- SOURCE MATERIAL:
◆ ◆ ◆ ◆ ◆ ◆ ◆
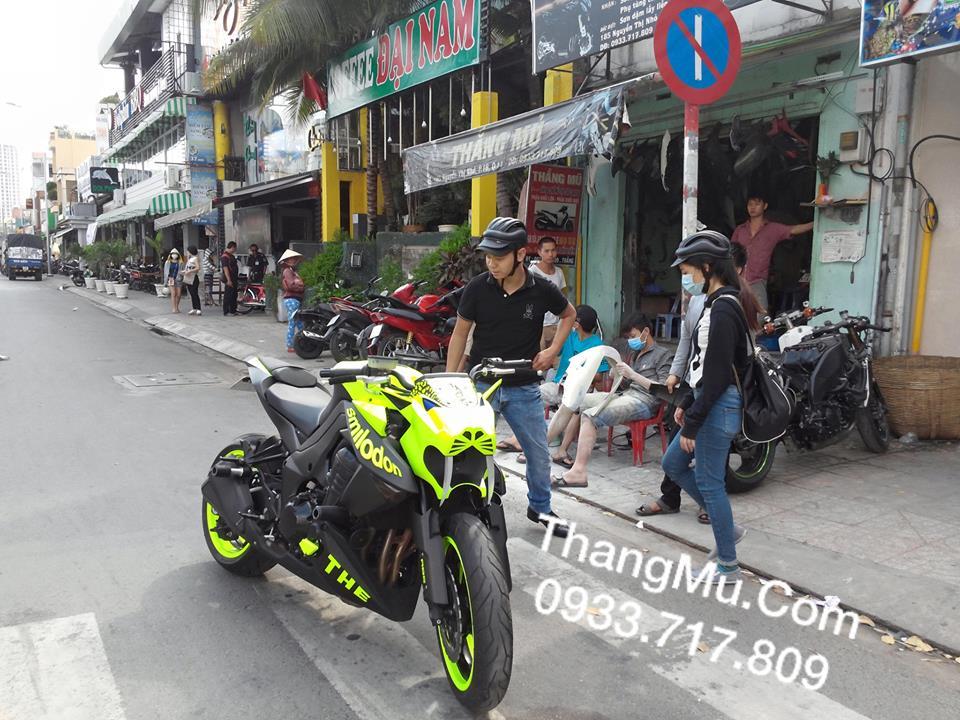 Kawasaki Z1000 do doc dao voi phien ban Ho rang kiem - 5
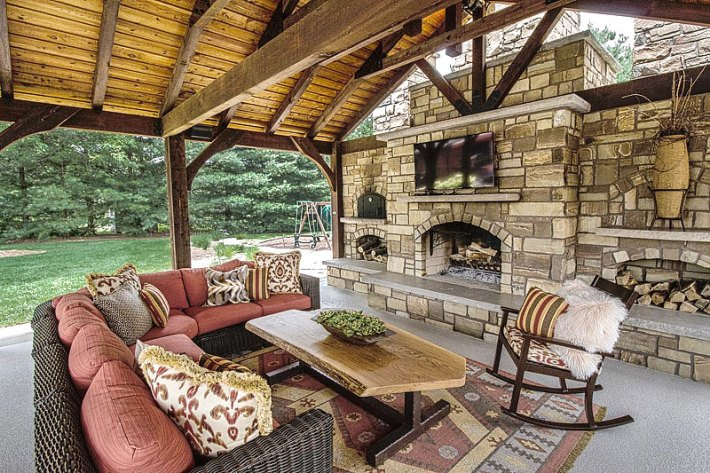 Quiet Corner:Inspiring Outdoor Fireplace Ideas - Quiet Corner on Outdoor Fireplaces Ideas  id=73878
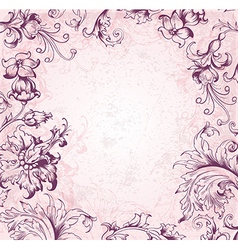 victorian background vector image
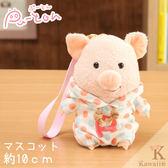 Hamee 日本 Pig童話故事系列 三隻小豬 絨毛玩偶 布偶娃娃 吊飾 掛飾 (圓點點小豬) 557-030404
◆ ◆ ◆ ◆ ◆ ◆ ◆
- WHAT THE TASK REQUIRES:
Please transcribe the listing above verbatim and exclude every picture.

- REPLY:
 Kawasaki Z1000 do doc dao voi phien ban Ho rang kiem - 5
 Quiet Corner:Inspiring Outdoor Fireplace Ideas - Quiet Corner on Outdoor Fireplaces Ideas  id=73878
 victorian background vector image
 Hamee 日本 Pig童話故事系列 三隻小豬 絨毛玩偶 布偶娃娃 吊飾 掛飾 (圓點點小豬) 557-030404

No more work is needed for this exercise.